Directions for this task:
Can you write out, word for word, the rows between the line containing "At what distance" and the end of the rows, both ends included, and leave any pictures out of your answer?

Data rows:
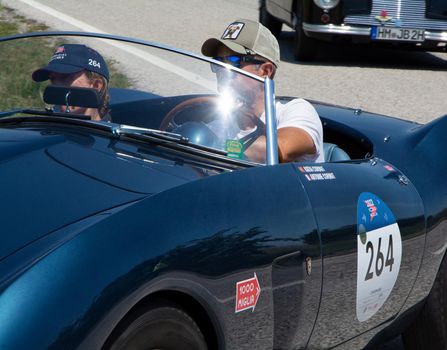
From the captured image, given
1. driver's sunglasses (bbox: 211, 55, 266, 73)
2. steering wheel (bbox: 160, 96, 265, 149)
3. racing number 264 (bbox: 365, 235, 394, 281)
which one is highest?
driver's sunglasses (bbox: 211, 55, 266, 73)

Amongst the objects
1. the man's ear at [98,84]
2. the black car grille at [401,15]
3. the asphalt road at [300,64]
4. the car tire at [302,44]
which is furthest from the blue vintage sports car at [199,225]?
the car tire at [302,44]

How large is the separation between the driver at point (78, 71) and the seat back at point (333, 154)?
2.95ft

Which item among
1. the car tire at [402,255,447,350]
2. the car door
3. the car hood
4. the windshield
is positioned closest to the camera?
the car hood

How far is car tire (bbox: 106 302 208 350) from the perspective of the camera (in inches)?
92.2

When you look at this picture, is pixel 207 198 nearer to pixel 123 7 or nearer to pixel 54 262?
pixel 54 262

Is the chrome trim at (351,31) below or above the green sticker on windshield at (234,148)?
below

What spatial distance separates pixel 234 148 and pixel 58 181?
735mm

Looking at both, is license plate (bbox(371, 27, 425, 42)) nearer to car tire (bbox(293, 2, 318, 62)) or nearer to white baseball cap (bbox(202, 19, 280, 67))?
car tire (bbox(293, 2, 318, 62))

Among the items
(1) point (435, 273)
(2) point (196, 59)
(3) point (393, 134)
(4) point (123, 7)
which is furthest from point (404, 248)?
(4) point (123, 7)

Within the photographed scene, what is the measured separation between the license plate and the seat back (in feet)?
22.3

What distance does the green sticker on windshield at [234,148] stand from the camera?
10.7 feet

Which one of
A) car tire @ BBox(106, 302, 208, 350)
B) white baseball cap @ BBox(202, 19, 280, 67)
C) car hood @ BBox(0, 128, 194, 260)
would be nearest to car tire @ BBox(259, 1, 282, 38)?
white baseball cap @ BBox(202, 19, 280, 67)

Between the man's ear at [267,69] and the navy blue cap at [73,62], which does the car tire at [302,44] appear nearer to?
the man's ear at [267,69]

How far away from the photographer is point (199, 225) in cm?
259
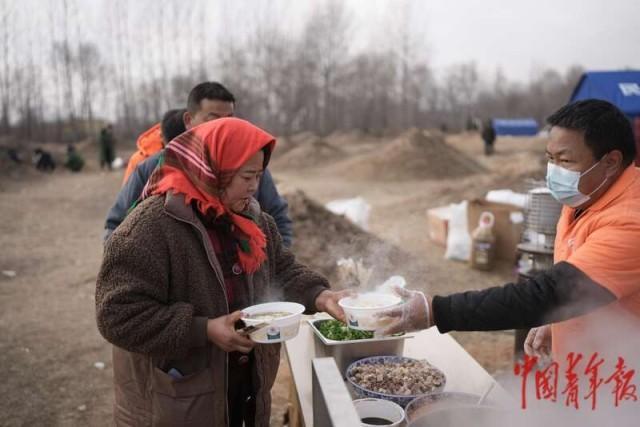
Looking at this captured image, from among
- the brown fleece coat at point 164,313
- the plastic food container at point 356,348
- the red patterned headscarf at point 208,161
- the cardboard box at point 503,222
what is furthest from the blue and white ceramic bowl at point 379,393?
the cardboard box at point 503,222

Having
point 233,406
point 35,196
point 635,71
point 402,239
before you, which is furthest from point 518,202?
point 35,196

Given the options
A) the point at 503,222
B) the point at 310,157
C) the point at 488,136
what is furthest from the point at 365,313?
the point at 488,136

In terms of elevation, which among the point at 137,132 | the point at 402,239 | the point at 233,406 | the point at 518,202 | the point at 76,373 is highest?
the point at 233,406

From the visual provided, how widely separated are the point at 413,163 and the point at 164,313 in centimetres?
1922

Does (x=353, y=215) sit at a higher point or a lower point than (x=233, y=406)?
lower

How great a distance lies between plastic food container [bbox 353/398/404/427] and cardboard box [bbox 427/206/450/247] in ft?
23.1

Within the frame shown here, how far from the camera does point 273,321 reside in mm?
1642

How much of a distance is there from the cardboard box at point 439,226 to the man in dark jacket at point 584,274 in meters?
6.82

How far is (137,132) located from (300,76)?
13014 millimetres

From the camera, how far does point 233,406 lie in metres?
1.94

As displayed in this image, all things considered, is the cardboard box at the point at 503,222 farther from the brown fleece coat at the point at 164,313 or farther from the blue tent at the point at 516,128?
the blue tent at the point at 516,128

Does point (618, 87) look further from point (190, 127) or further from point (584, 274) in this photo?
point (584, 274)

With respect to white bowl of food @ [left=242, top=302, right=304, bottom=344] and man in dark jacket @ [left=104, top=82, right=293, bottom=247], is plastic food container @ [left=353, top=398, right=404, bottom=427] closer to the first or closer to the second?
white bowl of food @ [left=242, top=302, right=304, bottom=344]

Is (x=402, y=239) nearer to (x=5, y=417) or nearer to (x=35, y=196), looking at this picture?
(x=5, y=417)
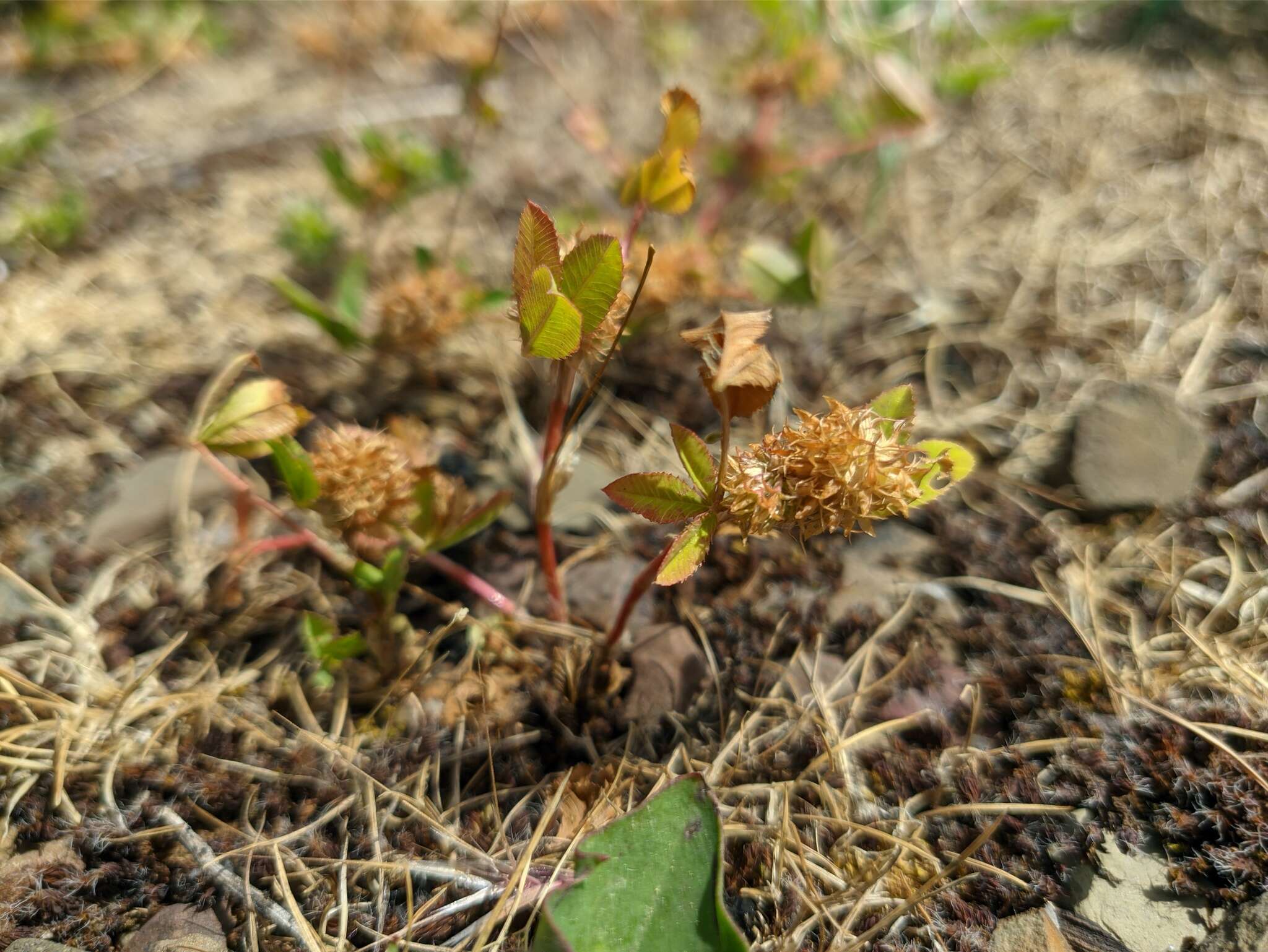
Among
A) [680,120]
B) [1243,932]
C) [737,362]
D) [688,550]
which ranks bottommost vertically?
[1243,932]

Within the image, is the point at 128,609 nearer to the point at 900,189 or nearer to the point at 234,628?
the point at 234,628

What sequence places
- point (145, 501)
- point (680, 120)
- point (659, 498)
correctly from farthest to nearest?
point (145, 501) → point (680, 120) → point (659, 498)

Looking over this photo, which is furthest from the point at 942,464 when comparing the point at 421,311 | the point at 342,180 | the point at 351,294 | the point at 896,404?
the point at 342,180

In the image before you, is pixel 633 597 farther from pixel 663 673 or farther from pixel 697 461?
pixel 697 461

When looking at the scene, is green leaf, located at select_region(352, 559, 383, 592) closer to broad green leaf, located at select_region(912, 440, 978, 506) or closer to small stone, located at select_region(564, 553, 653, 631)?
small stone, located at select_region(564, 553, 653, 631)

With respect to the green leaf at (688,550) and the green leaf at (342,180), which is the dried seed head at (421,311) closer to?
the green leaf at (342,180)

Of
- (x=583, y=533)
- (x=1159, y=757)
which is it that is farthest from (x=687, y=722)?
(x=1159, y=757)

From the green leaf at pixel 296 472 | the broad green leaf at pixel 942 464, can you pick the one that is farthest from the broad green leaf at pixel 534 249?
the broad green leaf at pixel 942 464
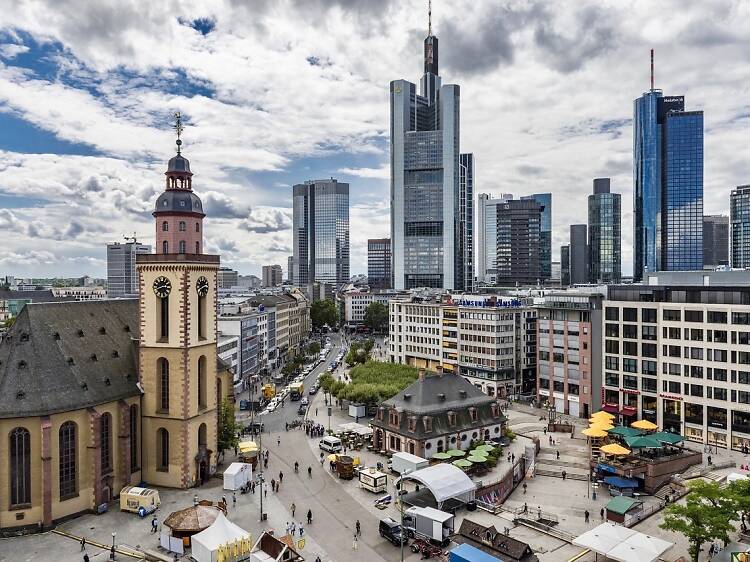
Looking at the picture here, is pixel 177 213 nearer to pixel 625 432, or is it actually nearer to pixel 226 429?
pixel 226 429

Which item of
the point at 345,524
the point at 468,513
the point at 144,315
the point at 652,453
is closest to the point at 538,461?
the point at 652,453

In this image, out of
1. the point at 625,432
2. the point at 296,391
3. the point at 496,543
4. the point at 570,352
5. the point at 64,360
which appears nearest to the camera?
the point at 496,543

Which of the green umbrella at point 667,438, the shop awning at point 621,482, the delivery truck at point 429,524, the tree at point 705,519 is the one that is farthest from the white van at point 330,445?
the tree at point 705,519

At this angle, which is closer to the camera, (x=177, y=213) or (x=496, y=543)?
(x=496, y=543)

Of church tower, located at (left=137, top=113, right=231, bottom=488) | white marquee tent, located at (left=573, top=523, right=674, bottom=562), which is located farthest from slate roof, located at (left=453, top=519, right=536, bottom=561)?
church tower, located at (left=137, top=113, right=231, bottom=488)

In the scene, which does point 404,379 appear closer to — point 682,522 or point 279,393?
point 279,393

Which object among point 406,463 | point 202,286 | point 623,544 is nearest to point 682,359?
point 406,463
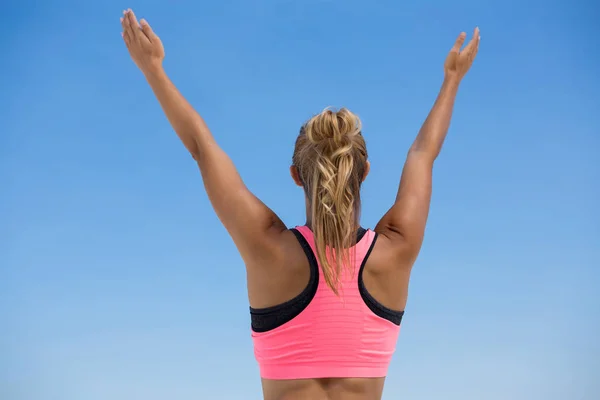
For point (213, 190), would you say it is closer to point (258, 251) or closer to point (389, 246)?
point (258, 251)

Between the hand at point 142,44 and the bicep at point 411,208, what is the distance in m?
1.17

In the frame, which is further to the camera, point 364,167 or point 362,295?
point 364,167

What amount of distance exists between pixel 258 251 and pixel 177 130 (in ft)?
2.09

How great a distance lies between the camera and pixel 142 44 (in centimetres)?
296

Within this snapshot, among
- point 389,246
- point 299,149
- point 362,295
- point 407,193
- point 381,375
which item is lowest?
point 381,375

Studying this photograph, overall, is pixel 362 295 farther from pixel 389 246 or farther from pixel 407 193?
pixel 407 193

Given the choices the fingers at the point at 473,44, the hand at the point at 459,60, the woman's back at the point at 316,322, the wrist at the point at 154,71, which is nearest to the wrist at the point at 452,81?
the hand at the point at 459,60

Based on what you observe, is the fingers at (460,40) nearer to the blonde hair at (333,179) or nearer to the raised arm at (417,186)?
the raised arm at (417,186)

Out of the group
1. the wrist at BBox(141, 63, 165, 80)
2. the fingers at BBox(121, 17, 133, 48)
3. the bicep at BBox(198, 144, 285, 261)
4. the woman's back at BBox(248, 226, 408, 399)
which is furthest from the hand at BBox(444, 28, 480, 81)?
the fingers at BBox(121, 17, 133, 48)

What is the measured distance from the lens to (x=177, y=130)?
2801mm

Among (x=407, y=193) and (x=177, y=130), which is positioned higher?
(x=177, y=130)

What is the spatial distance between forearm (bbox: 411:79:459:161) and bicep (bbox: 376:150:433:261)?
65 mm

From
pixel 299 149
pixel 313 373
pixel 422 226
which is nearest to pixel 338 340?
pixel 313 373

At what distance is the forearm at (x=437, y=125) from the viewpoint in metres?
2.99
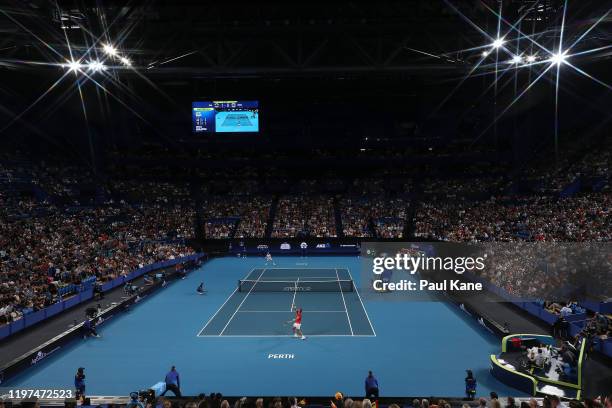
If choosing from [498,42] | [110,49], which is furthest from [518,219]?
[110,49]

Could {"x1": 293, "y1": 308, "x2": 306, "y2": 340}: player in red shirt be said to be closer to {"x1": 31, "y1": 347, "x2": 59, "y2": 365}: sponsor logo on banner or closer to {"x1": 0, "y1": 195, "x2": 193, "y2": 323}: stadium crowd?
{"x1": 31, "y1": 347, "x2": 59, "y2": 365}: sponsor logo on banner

Task answer:
At what distance is the forearm at (x=437, y=125) from the viewpoint in metres?
2.99
If choosing from [498,42] | [110,49], which is furthest from [518,219]?
[110,49]

Could {"x1": 293, "y1": 308, "x2": 306, "y2": 340}: player in red shirt be said to be closer to {"x1": 31, "y1": 347, "x2": 59, "y2": 365}: sponsor logo on banner or closer to {"x1": 0, "y1": 195, "x2": 193, "y2": 323}: stadium crowd?
{"x1": 31, "y1": 347, "x2": 59, "y2": 365}: sponsor logo on banner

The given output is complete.